Sunday, May 1, 2011

My Bike and Trust

Trust. I thought I trusted the SPS campus and community that I didn't have to lock my bike up everywhere I leave it. Evidently, not. Today, when I went to dinner at 5:30 my bike was sitting in front of Middle on the bike rack, unlocked. Fifty minutes later I returned to my dorm, only to see that my MOST PRIZED POSSESSION- my light blue Trek road bike- was missing. At first I was nervous but assumed that a friend, whom I'd loaned the bike to earlier in the day but had returned it, had decided to borrow it again and just didn't leave a note. During my radio show, AbiRoad, I kept calling said friend to see if he'd borrowed it, and eventually he answered. He said that he returned the bike after finding a nice bike from the bike share program. Where was my bike? It had been missing for two hours.

It was returned, thankfully, to the bike rack, without a note but with somebody's bottled water in the holder. Honestly, what scared me the most was the thought that my bike was out there somewhere without me, with somebody who I didn't know, and what was happening to it? It was almost comparable to the feeling when a loved one goes missing. As a Third Former just finding my way around SPS I have pretty much ignored the 'Trust' issue until now, when I find how much of a problem it is.

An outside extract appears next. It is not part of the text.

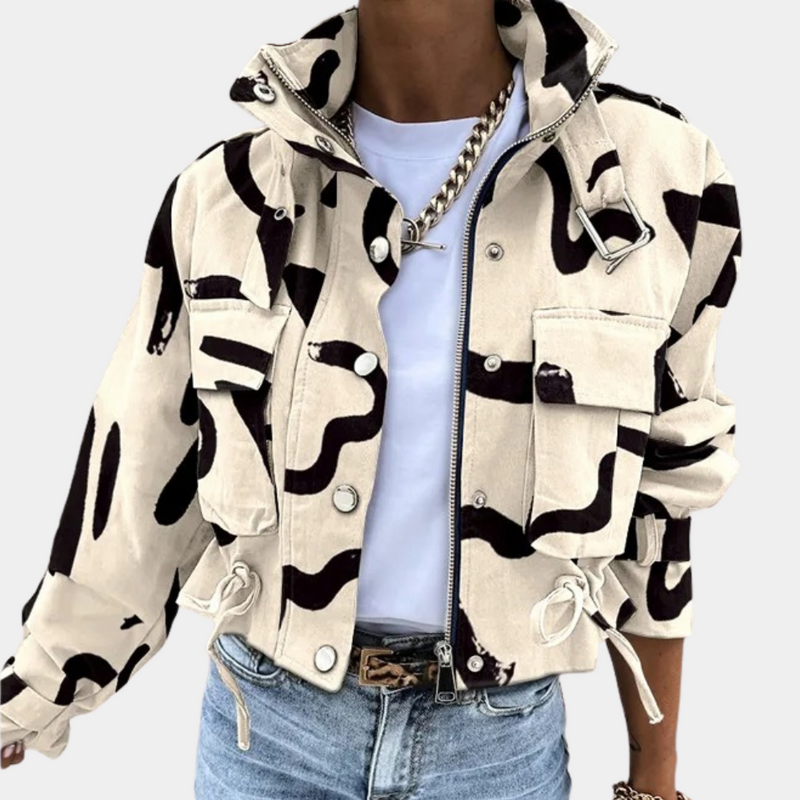 Chaqueta vintage clásico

At home in San Francisco I know to always keep my bike in view, or locked up. But even then, I was pretty bad about keeping my bikes safe. I've had three bikes stolen in the past two years. In fall term I locked my bike up at the Upper, at my dorm, behind Mem Hall, and virtually any other place where I left it. By now I ride so often I've become lazy and stopped locking the bike. But that is also because I've become comfortable at SPS-I trust the amazing people here to know better than to steal my bike right under my nose. I mean, who in the world would do that?

I can't say I've met anybody yet who strikes me as a thief, because the people at St. Paul's seem to be too good for that. We talk four times a week in Chapel about the community and how special it is to us. How to everyone whose had a brush with the school has been amazed at the maturity, intelligence, and friendliness of the students and faculty. How seniors almost tear up during their senior speeches talking about what they love the most about SPS.

Well, as a Third Former, my favorite thing about St.Paul's was the people. How they smiled, and waved, and called out my name. I've never felt more welcome in a community than this one. It's spring term, and although the year is coming to an end soon enough I still wake up every morning with a smile, ready to seize the day. But since this incident I'm just not so sure. A friend of mine, who is a senior boy, once told me that he doesn't trust anybody at this school. He said that he's known everyone for four years and still does not trust them.

Is that really the mindset we want this school to have?

That although we live together, eat together, learn together, pray together, play together, we're still not united? Almost everyone I know considers SPS their home. At least in my home I know when to ask to borrow something. I know the difference between grabbing a pencil or scissors off of somebody's desk versus taking their bike for two hours. At home you generally know what people consider their most prized possession. All of my friends at school know how much I love my bike. I even color match my sneakers with my bike.

At a place as auspicious as this one, if people can't trust each other, where can they?